───── WORKING DATA ─────

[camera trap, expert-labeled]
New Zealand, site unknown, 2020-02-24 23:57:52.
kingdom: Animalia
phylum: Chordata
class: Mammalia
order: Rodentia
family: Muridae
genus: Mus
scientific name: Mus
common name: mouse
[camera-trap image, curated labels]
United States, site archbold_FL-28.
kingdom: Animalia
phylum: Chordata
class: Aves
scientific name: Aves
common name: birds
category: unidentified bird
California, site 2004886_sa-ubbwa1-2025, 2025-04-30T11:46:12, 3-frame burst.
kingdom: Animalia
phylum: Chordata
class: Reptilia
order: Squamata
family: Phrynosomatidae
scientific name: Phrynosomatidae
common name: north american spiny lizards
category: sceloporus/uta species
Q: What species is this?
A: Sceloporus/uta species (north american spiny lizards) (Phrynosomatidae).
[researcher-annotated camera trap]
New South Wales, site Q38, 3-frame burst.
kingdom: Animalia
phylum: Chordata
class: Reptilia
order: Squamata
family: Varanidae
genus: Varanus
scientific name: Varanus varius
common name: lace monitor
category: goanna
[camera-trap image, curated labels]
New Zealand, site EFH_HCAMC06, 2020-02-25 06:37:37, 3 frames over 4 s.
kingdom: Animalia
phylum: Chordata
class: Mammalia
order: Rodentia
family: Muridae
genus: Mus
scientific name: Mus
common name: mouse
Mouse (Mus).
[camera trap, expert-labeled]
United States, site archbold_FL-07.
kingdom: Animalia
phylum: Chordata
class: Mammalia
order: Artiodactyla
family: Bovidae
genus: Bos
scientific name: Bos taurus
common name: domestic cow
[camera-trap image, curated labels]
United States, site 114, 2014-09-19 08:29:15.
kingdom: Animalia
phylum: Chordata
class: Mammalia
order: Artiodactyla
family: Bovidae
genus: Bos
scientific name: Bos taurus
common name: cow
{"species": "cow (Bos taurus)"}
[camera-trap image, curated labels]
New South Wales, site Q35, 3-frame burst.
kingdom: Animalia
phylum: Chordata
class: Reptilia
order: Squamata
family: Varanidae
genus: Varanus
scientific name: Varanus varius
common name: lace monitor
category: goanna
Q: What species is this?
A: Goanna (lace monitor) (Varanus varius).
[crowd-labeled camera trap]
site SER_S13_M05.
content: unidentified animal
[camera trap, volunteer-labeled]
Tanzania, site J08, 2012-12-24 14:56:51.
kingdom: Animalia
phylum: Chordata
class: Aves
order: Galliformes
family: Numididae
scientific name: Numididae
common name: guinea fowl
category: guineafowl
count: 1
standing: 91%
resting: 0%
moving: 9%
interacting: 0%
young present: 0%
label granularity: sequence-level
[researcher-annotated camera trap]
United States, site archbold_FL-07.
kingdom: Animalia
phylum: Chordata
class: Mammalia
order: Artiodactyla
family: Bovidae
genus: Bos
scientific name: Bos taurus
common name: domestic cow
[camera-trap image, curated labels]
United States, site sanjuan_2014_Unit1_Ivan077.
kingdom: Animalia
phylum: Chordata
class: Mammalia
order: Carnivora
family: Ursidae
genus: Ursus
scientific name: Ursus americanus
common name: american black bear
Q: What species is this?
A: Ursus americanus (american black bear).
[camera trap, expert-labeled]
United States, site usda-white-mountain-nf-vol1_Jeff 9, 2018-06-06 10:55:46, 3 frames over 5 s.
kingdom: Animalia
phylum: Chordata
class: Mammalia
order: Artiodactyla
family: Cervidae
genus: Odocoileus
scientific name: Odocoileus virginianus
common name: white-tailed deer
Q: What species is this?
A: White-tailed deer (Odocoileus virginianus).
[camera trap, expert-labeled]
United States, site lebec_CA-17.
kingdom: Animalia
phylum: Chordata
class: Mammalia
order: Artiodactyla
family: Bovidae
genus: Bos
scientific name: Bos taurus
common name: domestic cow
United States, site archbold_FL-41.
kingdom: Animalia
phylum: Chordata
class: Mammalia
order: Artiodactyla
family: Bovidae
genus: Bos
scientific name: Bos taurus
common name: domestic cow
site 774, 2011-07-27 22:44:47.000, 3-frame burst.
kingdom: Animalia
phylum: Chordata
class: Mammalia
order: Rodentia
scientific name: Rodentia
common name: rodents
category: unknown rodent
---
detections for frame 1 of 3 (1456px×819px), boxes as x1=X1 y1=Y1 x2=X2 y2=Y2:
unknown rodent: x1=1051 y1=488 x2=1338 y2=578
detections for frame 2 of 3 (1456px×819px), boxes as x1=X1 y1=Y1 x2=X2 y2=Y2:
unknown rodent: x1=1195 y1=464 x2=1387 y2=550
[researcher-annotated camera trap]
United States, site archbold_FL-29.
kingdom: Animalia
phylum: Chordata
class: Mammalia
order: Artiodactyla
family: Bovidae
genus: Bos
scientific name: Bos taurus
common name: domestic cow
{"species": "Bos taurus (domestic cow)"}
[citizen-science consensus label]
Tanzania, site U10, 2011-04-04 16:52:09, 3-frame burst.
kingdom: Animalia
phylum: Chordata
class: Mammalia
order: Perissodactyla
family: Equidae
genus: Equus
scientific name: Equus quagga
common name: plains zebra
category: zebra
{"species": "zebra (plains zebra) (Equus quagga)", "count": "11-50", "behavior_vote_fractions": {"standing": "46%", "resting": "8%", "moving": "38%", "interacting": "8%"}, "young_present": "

─────

**AIM OF THE TASK**:
Reproduce all of the data. Leave every line unchanged.

**ANSWER TO THIS EXERCISE**:
[camera trap, expert-labeled]
New Zealand, site unknown, 2020-02-24 23:57:52.
kingdom: Animalia
phylum: Chordata
class: Mammalia
order: Rodentia
family: Muridae
genus: Mus
scientific name: Mus
common name: mouse
[camera-trap image, curated labels]
United States, site archbold_FL-28.
kingdom: Animalia
phylum: Chordata
class: Aves
scientific name: Aves
common name: birds
category: unidentified bird
California, site 2004886_sa-ubbwa1-2025, 2025-04-30T11:46:12, 3-frame burst.
kingdom: Animalia
phylum: Chordata
class: Reptilia
order: Squamata
family: Phrynosomatidae
scientific name: Phrynosomatidae
common name: north american spiny lizards
category: sceloporus/uta species
Q: What species is this?
A: Sceloporus/uta species (north american spiny lizards) (Phrynosomatidae).
[researcher-annotated camera trap]
New South Wales, site Q38, 3-frame burst.
kingdom: Animalia
phylum: Chordata
class: Reptilia
order: Squamata
family: Varanidae
genus: Varanus
scientific name: Varanus varius
common name: lace monitor
category: goanna
[camera-trap image, curated labels]
New Zealand, site EFH_HCAMC06, 2020-02-25 06:37:37, 3 frames over 4 s.
kingdom: Animalia
phylum: Chordata
class: Mammalia
order: Rodentia
family: Muridae
genus: Mus
scientific name: Mus
common name: mouse
Mouse (Mus).
[camera trap, expert-labeled]
United States, site archbold_FL-07.
kingdom: Animalia
phylum: Chordata
class: Mammalia
order: Artiodactyla
family: Bovidae
genus: Bos
scientific name: Bos taurus
common name: domestic cow
[camera-trap image, curated labels]
United States, site 114, 2014-09-19 08:29:15.
kingdom: Animalia
phylum: Chordata
class: Mammalia
order: Artiodactyla
family: Bovidae
genus: Bos
scientific name: Bos taurus
common name: cow
{"species": "cow (Bos taurus)"}
[camera-trap image, curated labels]
New South Wales, site Q35, 3-frame burst.
kingdom: Animalia
phylum: Chordata
class: Reptilia
order: Squamata
family: Varanidae
genus: Varanus
scientific name: Varanus varius
common name: lace monitor
category: goanna
Q: What species is this?
A: Goanna (lace monitor) (Varanus varius).
[crowd-labeled camera trap]
site SER_S13_M05.
content: unidentified animal
[camera trap, volunteer-labeled]
Tanzania, site J08, 2012-12-24 14:56:51.
kingdom: Animalia
phylum: Chordata
class: Aves
order: Galliformes
family: Numididae
scientific name: Numididae
common name: guinea fowl
category: guineafowl
count: 1
standing: 91%
resting: 0%
moving: 9%
interacting: 0%
young present: 0%
label granularity: sequence-level
[researcher-annotated camera trap]
United States, site archbold_FL-07.
kingdom: Animalia
phylum: Chordata
class: Mammalia
order: Artiodactyla
family: Bovidae
genus: Bos
scientific name: Bos taurus
common name: domestic cow
[camera-trap image, curated labels]
United States, site sanjuan_2014_Unit1_Ivan077.
kingdom: Animalia
phylum: Chordata
class: Mammalia
order: Carnivora
family: Ursidae
genus: Ursus
scientific name: Ursus americanus
common name: american black bear
Q: What species is this?
A: Ursus americanus (american black bear).
[camera trap, expert-labeled]
United States, site usda-white-mountain-nf-vol1_Jeff 9, 2018-06-06 10:55:46, 3 frames over 5 s.
kingdom: Animalia
phylum: Chordata
class: Mammalia
order: Artiodactyla
family: Cervidae
genus: Odocoileus
scientific name: Odocoileus virginianus
common name: white-tailed deer
Q: What species is this?
A: White-tailed deer (Odocoileus virginianus).
[camera trap, expert-labeled]
United States, site lebec_CA-17.
kingdom: Animalia
phylum: Chordata
class: Mammalia
order: Artiodactyla
family: Bovidae
genus: Bos
scientific name: Bos taurus
common name: domestic cow
United States, site archbold_FL-41.
kingdom: Animalia
phylum: Chordata
class: Mammalia
order: Artiodactyla
family: Bovidae
genus: Bos
scientific name: Bos taurus
common name: domestic cow
site 774, 2011-07-27 22:44:47.000, 3-frame burst.
kingdom: Animalia
phylum: Chordata
class: Mammalia
order: Rodentia
scientific name: Rodentia
common name: rodents
category: unknown rodent
---
detections for frame 1 of 3 (1456px×819px), boxes as x1=X1 y1=Y1 x2=X2 y2=Y2:
unknown rodent: x1=1051 y1=488 x2=1338 y2=578
detections for frame 2 of 3 (1456px×819px), boxes as x1=X1 y1=Y1 x2=X2 y2=Y2:
unknown rodent: x1=1195 y1=464 x2=1387 y2=550
[researcher-annotated camera trap]
United States, site archbold_FL-29.
kingdom: Animalia
phylum: Chordata
class: Mammalia
order: Artiodactyla
family: Bovidae
genus: Bos
scientific name: Bos taurus
common name: domestic cow
{"species": "Bos taurus (domestic cow)"}
[citizen-science consensus label]
Tanzania, site U10, 2011-04-04 16:52:09, 3-frame burst.
kingdom: Animalia
phylum: Chordata
class: Mammalia
order: Perissodactyla
family: Equidae
genus: Equus
scientific name: Equus quagga
common name: plains zebra
category: zebra
{"species": "zebra (plains zebra) (Equus quagga)", "count": "11-50", "behavior_vote_fractions": {"standing": "46%", "resting": "8%", "moving": "38%", "interacting": "8%"}, "young_present": "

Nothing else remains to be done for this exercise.